- [SELECTED TEXT]:
The Macalope Weekly: Opinions are like iPads, everybody has one



Opinions come in all flavors. Some are fabricated for personal gain. Some are honest but, alas, bass-ackwards. And some are much ado about nothing.

The other shoe

A few weeks ago, after hedge fund manager Doug Kass told us all about the imminent doom headed to our favorite fruit-themed company (including a kick at Apple’s customer base), the Macalope wondered how being mouth-breathingly wrong about Apple made a great advertisement for your investment business.
Philip Elmer-Dewitt has the answer:
If he was correct in mid October, it would follow that he was even more correct this week, when Apple—which was trading for $674 a share when Kass started his campaign—traded for as low as $533.74.
But no. Having helped knock more than $130 billion off Apple’s market valuation, Kass on Friday cheerfully announced that he is buying Apple again.
Ahhh, so that’s the pitch! “First I’ll help downplay Apple, then when the share price is low I’ll buy!” Well, that does make more sense. Nicely played, Doucheolo Machiavelli!

- [DATASET EXTRACT]:
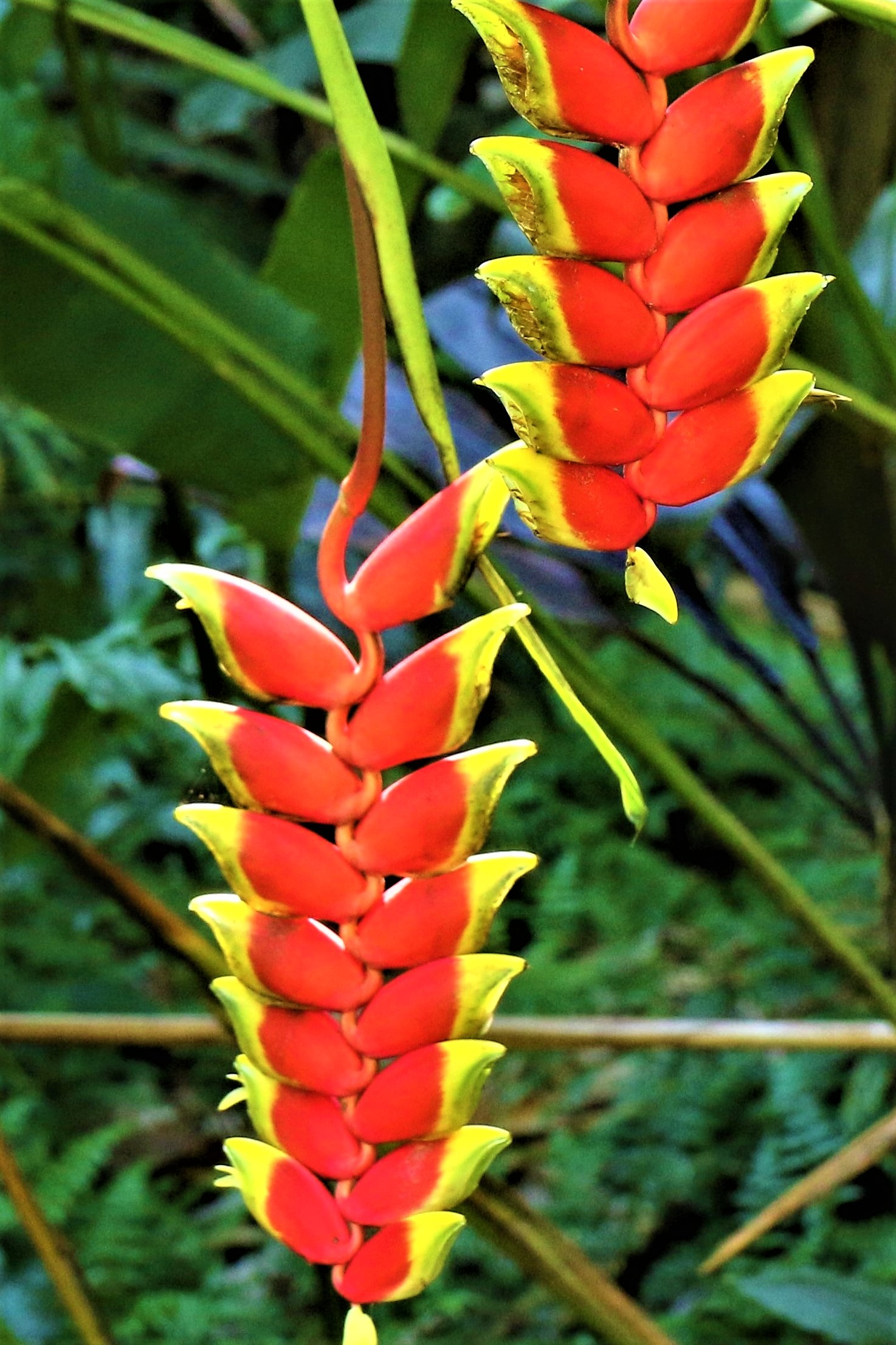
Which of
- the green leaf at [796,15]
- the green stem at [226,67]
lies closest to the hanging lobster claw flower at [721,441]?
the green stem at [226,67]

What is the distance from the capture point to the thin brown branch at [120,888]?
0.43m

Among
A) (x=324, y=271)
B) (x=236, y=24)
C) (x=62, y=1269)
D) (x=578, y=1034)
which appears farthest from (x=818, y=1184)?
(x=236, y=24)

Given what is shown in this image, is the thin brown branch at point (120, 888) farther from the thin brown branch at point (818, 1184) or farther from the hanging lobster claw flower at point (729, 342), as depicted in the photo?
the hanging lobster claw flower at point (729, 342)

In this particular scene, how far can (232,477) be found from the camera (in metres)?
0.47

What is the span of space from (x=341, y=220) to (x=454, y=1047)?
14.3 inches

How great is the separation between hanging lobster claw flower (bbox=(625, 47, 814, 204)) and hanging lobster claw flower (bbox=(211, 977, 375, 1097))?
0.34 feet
* * *
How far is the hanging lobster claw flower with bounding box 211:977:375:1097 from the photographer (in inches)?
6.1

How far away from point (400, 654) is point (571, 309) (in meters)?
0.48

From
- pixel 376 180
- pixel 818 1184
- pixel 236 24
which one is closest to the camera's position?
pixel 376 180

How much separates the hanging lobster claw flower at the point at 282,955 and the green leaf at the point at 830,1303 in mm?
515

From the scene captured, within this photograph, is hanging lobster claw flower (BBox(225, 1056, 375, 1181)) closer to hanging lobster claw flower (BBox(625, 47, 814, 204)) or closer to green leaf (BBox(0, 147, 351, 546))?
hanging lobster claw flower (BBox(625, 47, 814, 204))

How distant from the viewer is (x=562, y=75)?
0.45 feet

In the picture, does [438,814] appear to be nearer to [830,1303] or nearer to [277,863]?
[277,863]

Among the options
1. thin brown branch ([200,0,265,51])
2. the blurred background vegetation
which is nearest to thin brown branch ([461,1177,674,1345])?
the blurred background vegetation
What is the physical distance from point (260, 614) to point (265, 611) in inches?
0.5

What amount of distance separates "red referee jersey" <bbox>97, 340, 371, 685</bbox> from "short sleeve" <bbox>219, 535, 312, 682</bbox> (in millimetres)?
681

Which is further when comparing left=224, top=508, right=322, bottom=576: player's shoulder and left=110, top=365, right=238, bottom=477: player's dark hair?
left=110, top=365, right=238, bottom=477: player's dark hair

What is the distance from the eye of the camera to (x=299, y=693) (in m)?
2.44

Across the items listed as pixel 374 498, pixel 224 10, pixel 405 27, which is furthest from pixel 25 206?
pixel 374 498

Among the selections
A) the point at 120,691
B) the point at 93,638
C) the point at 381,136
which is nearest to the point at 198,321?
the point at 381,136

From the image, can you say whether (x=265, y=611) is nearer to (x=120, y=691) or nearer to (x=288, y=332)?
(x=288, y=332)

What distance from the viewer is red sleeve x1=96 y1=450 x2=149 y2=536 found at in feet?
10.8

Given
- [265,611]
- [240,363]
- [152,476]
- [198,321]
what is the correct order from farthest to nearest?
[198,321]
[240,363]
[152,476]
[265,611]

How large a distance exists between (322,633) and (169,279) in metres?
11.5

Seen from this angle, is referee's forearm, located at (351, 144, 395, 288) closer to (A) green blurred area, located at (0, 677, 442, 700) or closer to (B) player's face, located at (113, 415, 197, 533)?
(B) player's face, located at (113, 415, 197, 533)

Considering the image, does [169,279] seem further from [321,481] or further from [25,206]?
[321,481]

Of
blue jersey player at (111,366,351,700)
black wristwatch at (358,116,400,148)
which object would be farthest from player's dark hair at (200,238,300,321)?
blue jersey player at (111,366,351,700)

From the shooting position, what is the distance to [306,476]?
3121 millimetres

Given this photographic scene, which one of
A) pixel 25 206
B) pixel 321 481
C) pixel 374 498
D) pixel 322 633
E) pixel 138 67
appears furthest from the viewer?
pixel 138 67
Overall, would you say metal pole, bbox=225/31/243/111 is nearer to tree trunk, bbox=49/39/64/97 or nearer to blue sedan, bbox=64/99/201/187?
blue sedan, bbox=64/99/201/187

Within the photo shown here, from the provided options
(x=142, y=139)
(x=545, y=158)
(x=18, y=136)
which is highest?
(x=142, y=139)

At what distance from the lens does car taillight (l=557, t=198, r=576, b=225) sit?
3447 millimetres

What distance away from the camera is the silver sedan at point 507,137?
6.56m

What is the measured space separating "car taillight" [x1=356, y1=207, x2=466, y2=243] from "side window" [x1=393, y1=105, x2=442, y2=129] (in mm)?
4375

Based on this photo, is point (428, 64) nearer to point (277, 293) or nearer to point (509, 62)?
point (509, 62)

- [TASK BRIEF]: Continue the Macalope Weekly column on opinions about Apple, picking up after its last sentence.

- [SOLVED EXERCISE]:
“Hey, I never said it was a forbidden fruit,” he told the Wall Street Journal.
Hey, I never said I wasn’t lying through my teeth!
Then he preceded to tick off five reasons he’s turned bullish on the stock.
All of which can be boiled down to “I’m pretty sure myself and others can’t talk it down any more than we already have. And I know it’s going to go up, so … cha-ching!”
It’s sleazy work if you can get it!
It is, of course, hard to gauge just how much Kass’s manipulation “analysis” might have affected Apple’s stock. But it is a rather huge coincidence that he thought Apple was dead a few weeks ago, after playing with an iPhone 5 for “about a minute,” and now thinks that there’s still life in it.
Elmer-DeWitt:
Here’s the thing: None of his five reasons for buying Apple now address the fundamental concerns he raised in October. Steve Jobs is still dead, Apple’s products are still more expensive than the competition, etc. etc.
Owning stocks is all about growth. You don’t buy a stock just because it went down and is now relatively cheap. If it’s not going up, it’s not going to do you any good unless your only other option is to spend it developing another Ghost Rider sequel. And the Macalope suspects a guy like Kass has other options.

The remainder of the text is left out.